I need help with downloading all my GitHub repos at once. I have around 10 different repositories and want to get everything including all branches and commit history.
Right now when I use the download ZIP option on GitHub’s website, it only gives me files from one repo at a time and just the current branch. This doesn’t include the git history or other branches.
I tried using git clone https://github.com/myusername/ProjectDemo.git but this only pulls the main branch. I need all branches from all my repos.
Is there a simple script or command I can use? I don’t mind copying and pasting repo names manually since I only have about 10 of them. I’m looking for something straightforward that will grab everything including the full git history for each repository.
hey! if u clone the repo, it gets every branch. just check them out using git branch -r to see all remote branches, then git checkout branchname. u can also use git fetch --all and git pull --all to keep everything up to date. good luck!
I wrote a Python script for this exact thing when I switched jobs and needed to backup my whole GitHub account. Just use the requests library to hit GitHub’s API, then subprocess for git commands. Get your repo list from the API, loop through each one, and run git clone --mirror - this grabs everything including all branches and tags. The mirror flag is key here because it preserves everything exactly like it is on GitHub. You can always convert these mirrors to normal repos later with regular git clone. Way more reliable than cloning normally and trying to fetch all branches afterward, plus you get a perfect backup of everything.

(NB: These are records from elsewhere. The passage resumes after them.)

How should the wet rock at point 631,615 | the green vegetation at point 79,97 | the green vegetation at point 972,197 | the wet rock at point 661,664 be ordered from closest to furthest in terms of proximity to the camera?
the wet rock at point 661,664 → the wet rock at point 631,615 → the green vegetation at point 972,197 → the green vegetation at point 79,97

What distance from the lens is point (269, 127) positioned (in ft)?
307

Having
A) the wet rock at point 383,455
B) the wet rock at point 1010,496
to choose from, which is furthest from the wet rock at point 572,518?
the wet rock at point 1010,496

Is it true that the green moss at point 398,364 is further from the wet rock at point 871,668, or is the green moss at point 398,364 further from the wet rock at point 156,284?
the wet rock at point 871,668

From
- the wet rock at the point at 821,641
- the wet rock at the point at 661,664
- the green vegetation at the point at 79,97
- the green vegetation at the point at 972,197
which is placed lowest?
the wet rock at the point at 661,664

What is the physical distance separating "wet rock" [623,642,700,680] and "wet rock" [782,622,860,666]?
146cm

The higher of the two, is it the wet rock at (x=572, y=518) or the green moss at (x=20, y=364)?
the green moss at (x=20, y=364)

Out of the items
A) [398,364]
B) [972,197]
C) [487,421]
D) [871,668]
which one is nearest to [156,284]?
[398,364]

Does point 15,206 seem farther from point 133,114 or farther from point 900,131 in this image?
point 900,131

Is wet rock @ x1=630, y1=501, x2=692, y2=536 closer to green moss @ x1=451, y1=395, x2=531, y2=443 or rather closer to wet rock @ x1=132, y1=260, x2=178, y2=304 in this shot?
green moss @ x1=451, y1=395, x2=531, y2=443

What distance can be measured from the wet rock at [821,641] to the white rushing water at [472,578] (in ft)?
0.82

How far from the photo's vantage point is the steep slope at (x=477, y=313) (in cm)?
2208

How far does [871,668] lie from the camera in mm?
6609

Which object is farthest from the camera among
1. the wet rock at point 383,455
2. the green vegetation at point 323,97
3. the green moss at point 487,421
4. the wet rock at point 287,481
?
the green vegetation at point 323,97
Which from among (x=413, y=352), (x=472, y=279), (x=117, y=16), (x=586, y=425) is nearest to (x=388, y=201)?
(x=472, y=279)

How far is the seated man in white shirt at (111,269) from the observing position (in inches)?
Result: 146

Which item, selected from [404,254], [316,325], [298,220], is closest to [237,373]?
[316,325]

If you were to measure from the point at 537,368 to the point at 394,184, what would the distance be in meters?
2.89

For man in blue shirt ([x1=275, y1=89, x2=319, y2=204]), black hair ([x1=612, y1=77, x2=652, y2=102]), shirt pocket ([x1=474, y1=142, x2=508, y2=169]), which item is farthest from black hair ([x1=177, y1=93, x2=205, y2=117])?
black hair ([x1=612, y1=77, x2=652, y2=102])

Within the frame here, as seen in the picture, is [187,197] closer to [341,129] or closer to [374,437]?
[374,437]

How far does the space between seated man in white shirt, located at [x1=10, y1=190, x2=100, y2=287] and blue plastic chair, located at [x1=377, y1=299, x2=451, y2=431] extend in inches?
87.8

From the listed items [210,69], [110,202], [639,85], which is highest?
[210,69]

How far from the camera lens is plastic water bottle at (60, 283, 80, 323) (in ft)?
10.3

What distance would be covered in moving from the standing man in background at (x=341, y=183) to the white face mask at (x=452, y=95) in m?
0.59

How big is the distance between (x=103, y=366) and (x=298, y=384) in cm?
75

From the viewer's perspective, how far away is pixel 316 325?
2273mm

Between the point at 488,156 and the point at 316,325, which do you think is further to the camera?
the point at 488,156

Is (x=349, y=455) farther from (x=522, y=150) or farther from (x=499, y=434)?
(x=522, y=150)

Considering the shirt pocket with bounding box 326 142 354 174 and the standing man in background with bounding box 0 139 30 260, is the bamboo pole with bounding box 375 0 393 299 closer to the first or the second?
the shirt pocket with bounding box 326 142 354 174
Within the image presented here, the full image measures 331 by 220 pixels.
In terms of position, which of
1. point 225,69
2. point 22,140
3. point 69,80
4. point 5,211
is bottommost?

GitHub CLI makes this way cleaner. Install it with gh auth login, then run gh repo list --limit 100 to see all your repos. Write a quick bash script to clone each one. Use git clone --mirror instead of regular clone - it grabs everything at once (all branches, tags, complete history). Mirror creates a bare repo with all the references and objects. Need working directories later? Just clone from your local mirrors. This has saved me tons of time backing up projects, especially since it keeps all the git metadata that ZIP downloads throw away.
Use git clone --recurse-submodules then run git fetch --all && git branch -r | grep -v '\->' | while read remote; do git branch --track "${remote#origin/}" "$remote"; done after cloning. This pulls all remote branches locally - no need to manually checkout each one like other answers suggest.